- **Objective A**
State how many lines of the records contain the string "persons". Reply with the number alone.

— START Selected excerpt —

It was much more dangerous when Dad had his bath. I didn't know if you remember, but Dad was always having baths. He'd take Linda and I into the study, as there was something he had to do first. Then he'd lock the door and roll down the blinds. Then he'd take his shirt off and his trousers and made us do likewise. Then he'd put us across the green couch that's already been thrown out now... and raped us... abused us sexually. Had sex with his little ones. A couple of months ago when my sister died, I realized that Helge was a very clean man... with all those baths... I thought I'd share it with the rest of the family. Baths summer, winter, spring, autumn, morning, evening... Helge is a very clean man. I wanted him to know that, seeing as we're celebrating his sixtieth birthday... what a guy! Imagine living a long life and watching your children grow up... and grandchildren. But you didn't come to listen to me. We've come to celebrate Helge's sixtieth, so let's do so! Thank you for all those great years. Happy birthday.

— END Selected excerpt —
— START Listed entries —

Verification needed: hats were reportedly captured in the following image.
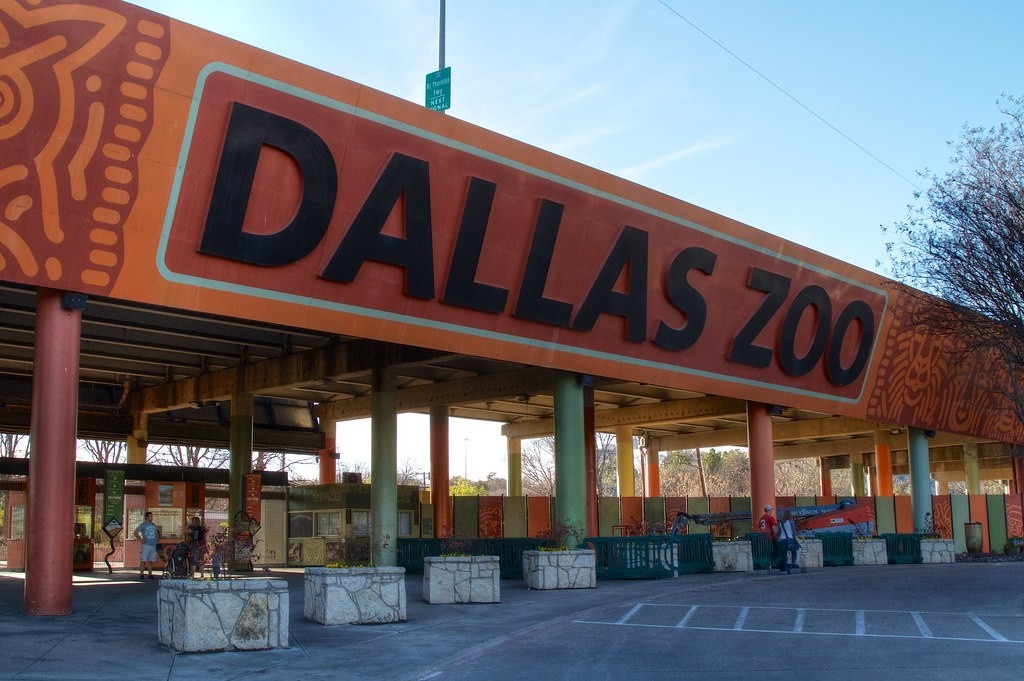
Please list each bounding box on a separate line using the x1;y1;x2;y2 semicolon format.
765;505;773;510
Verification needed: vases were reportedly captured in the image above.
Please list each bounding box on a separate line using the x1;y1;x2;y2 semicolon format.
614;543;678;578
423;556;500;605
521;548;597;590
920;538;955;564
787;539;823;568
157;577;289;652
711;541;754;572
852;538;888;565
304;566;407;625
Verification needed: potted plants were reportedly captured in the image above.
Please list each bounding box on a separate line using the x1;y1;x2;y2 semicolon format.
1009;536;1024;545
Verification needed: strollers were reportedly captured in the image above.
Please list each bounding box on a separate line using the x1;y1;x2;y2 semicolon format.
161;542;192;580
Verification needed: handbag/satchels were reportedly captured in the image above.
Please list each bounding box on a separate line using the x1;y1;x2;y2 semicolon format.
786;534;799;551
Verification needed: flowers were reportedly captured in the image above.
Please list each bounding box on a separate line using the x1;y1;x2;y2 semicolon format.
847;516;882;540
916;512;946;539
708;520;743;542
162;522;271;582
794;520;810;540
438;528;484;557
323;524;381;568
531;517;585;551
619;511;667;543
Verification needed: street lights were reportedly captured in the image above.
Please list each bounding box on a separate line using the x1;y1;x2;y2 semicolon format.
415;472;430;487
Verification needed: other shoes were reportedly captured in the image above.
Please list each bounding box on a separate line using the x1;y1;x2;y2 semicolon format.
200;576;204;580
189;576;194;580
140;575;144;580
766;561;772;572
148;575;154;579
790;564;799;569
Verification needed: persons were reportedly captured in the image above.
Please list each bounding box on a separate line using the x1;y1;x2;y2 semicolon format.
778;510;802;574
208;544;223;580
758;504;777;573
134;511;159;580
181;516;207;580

— END Listed entries —

- **Objective B**
Name every season mentioned in the speech.

- **Expected output A**
1

- **Expected output B**
Summer, winter, spring, autumn